JAKARTA - Indonesia has defended its navy for firing over the bow of Chinese fishing boats caught poaching in its waters off the Natuna islands in the South China Sea on Friday (June 17).
Coordinating Minister for Political, Security and Legal Affairs Luhut Pandjaitan said Monday (June 20) he has been briefed about the incident and confirmed that the shooting at sea was in accordance to the rules of engagement.
His comments comes after China registered its "strong protest" on Sunday to Indonesia over the detention of a Chinese fishing boat and its crew of seven as well as the warning shots fired by the Indonesian warship KRI Imam Bonjol which apparently wounded a Chinese fisherman from another vessel.
Mr Luhut said there was no need for Indonesia to respond to the protest from China. "What is important is that we find a solution (to resolve the issue) amicably, we want to maintain good relations with China, but without sacrificing our sovereignty."
The navy had detected radio chatter among 12 Chinese vessels fishing illegally in Indonesia's Exclusive Economic Zone (EEZ) on Friday but its warships only managed to intercept the China-flagged Yueyandong Yu 19038 after shots were fired across the fishing boat's bow.
An EEZ is a zone extending 200 nautical miles from shore over which a state has special rights regarding the exploration and use of marine resources under the United Nations Convention on the Law of the Sea.
The EEZ of a handful of littoral states in the South China Sea overlap with China's nine-dash line, feeding into the territorial disputes between the Asian powerhouse and Taiwan as well as Vietnam, the Philippines, Malaysia and Brunei in South-east Asia.
Indonesia, however, was never a party to the dispute, but it was recently dragged into a similar territorial fracas with China, after Beijing said in March that the waters in Indonesia's EEZ are part of its "traditional fishing grounds".
Mr Luhut said Jakarta has never acknowledged Beijing's claim of the traditional fishing grounds within Indonesia's waters but he hopes to "continue discussing with international maritime law experts to find an elegant way of resolving" the issue.
"Actually there is no reason for Indonesia to have issues with China because Indonesia is in a position that is clear in terms of the rules and the EEZ, everything is clear," he added.
Separately, Indonesia's Maritime Affairs and Fisheries Minister Susi Pudjiastuti said in a series of tweets on Monday that the Indonesian warship was right in safeguarding the sovereignty of its waters.
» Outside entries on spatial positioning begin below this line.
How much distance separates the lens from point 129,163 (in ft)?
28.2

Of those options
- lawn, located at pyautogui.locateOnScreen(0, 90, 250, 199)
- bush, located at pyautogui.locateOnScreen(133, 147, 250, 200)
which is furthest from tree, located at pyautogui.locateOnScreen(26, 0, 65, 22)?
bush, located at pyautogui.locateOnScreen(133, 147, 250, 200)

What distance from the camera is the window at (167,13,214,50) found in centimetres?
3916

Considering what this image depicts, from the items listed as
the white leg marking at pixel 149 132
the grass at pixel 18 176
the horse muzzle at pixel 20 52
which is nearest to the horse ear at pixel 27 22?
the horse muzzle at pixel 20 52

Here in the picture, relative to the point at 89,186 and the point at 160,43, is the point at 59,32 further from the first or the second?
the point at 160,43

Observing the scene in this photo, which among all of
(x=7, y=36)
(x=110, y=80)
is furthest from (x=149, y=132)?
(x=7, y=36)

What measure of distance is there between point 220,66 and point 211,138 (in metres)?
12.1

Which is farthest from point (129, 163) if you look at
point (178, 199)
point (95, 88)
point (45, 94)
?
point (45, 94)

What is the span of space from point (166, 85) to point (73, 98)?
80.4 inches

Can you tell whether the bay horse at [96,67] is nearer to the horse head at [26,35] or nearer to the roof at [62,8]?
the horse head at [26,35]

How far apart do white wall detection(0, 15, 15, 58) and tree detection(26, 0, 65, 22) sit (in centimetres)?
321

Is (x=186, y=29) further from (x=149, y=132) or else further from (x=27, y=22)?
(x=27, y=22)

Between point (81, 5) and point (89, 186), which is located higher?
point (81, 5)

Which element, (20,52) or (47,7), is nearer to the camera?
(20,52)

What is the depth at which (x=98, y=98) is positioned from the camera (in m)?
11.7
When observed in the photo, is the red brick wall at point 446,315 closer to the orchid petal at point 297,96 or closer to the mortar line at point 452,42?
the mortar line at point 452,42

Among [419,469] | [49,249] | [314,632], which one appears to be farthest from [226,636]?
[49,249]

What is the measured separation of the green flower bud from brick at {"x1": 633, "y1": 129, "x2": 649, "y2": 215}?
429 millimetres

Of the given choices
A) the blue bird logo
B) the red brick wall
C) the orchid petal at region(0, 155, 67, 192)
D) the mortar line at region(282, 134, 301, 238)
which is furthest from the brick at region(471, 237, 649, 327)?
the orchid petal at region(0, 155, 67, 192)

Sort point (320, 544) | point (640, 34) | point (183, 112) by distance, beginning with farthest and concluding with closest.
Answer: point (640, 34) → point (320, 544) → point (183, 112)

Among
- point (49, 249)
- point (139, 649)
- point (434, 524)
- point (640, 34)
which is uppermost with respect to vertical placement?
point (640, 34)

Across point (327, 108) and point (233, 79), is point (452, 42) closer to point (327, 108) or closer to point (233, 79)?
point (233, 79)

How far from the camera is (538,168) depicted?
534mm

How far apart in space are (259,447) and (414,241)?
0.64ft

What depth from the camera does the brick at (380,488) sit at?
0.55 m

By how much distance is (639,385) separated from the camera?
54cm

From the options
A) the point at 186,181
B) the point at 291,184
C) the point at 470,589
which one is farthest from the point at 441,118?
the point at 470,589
"We don't shoot for no clear reason," tweeted Ms Susi. "Protecting (the) sovereignty of your country is a must."
She also said that "the theft of fishes cannot be good for the relationships of two countries".
Vice President Jusuf Kalla told Reuters that Indonesia would send a message to Beijing demanding that it respect his country's sovereignty over waters around the Natuna Islands.
The last incident in the Natunas on Friday was at least the third where the Indonesian Navy has intercepted and detained a Chinese vessel and its crew for fishing illegally in Indonesia's waters in the South China Sea, said Colonel Arif Badruddin, commander of Ranai Naval Base in Riau Islands province.
According to Col Arif, two Chinese Coast Guard vessels with registration numbers 3303 and 2501 also tried to intervene in the arrest of the Yueyandong Yu at sea but were unsuccessful because three other Indonesian warships arrived to back the KRI Imam Bonjol.
"This is the third incident where Chinese Coast Guard boats have tried to intervene in our arrests," he said, adding that the Yueyandong Yu and its crew, one of whom is a woman, are now at Ranai Naval Base for further investigations.
Last month, the navy detained a China-flagged vessel, Gui Bei Yu 27088, and eight Chinese crew members suspected of fishing illegally in the Natuna Sea - also after having to fire warning shots.
Similarly in March, a Chinese Coast Guard vessel intervened and freed the Chinese fishing boat, KM Kway Fey, after it was held by an Indonesian patrol.
Jakarta later summoned the Chinese envoy to explain its coast guard's actions.